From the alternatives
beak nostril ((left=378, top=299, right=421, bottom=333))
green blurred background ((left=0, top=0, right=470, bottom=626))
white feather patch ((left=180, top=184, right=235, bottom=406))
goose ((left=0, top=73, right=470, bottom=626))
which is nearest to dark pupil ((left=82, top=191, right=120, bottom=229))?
· · ·
Render each line of the entries above as a numbered list item, and omit any blank lines.

1. From the alternatives
2. beak nostril ((left=378, top=299, right=421, bottom=333))
3. green blurred background ((left=0, top=0, right=470, bottom=626))
4. white feather patch ((left=180, top=184, right=235, bottom=406))
5. goose ((left=0, top=73, right=470, bottom=626))
6. which is nearest to dark pupil ((left=82, top=191, right=120, bottom=229))?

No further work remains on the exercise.